### [WHAT YOU HAVE TO DO]
All the data must be output exactly as given.

### [EXTRACTED MATERIAL]

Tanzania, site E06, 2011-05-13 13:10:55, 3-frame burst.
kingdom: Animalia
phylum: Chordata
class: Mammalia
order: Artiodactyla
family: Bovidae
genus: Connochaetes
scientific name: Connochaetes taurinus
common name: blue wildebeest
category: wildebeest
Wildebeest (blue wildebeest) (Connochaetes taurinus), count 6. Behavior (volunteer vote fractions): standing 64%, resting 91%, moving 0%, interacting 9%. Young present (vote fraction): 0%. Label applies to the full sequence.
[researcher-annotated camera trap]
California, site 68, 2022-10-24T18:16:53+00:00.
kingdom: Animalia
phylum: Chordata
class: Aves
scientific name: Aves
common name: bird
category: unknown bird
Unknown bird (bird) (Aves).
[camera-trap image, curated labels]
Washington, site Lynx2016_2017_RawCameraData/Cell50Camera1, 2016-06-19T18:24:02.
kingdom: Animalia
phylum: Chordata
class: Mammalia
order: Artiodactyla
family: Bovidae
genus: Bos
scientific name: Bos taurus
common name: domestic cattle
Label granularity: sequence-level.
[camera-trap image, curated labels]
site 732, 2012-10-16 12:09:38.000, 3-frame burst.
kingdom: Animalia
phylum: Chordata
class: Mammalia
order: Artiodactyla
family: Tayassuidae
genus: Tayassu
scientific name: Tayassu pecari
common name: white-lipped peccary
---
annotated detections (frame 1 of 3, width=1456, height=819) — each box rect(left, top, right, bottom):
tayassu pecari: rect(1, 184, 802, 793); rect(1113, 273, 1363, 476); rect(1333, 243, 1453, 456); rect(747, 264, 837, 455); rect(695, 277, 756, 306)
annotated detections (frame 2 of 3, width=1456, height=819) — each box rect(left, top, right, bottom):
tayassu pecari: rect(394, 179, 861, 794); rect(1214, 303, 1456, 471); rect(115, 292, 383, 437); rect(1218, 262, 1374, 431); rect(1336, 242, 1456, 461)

### [THE ANSWER]
Tanzania, site E06, 2011-05-13 13:10:55, 3-frame burst.
kingdom: Animalia
phylum: Chordata
class: Mammalia
order: Artiodactyla
family: Bovidae
genus: Connochaetes
scientific name: Connochaetes taurinus
common name: blue wildebeest
category: wildebeest
Wildebeest (blue wildebeest) (Connochaetes taurinus), count 6. Behavior (volunteer vote fractions): standing 64%, resting 91%, moving 0%, interacting 9%. Young present (vote fraction): 0%. Label applies to the full sequence.
[researcher-annotated camera trap]
California, site 68, 2022-10-24T18:16:53+00:00.
kingdom: Animalia
phylum: Chordata
class: Aves
scientific name: Aves
common name: bird
category: unknown bird
Unknown bird (bird) (Aves).
[camera-trap image, curated labels]
Washington, site Lynx2016_2017_RawCameraData/Cell50Camera1, 2016-06-19T18:24:02.
kingdom: Animalia
phylum: Chordata
class: Mammalia
order: Artiodactyla
family: Bovidae
genus: Bos
scientific name: Bos taurus
common name: domestic cattle
Label granularity: sequence-level.
[camera-trap image, curated labels]
site 732, 2012-10-16 12:09:38.000, 3-frame burst.
kingdom: Animalia
phylum: Chordata
class: Mammalia
order: Artiodactyla
family: Tayassuidae
genus: Tayassu
scientific name: Tayassu pecari
common name: white-lipped peccary
---
annotated detections (frame 1 of 3, width=1456, height=819) — each box rect(left, top, right, bottom):
tayassu pecari: rect(1, 184, 802, 793); rect(1113, 273, 1363, 476); rect(1333, 243, 1453, 456); rect(747, 264, 837, 455); rect(695, 277, 756, 306)
annotated detections (frame 2 of 3, width=1456, height=819) — each box rect(left, top, right, bottom):
tayassu pecari: rect(394, 179, 861, 794); rect(1214, 303, 1456, 471); rect(115, 292, 383, 437); rect(1218, 262, 1374, 431); rect(1336, 242, 1456, 461)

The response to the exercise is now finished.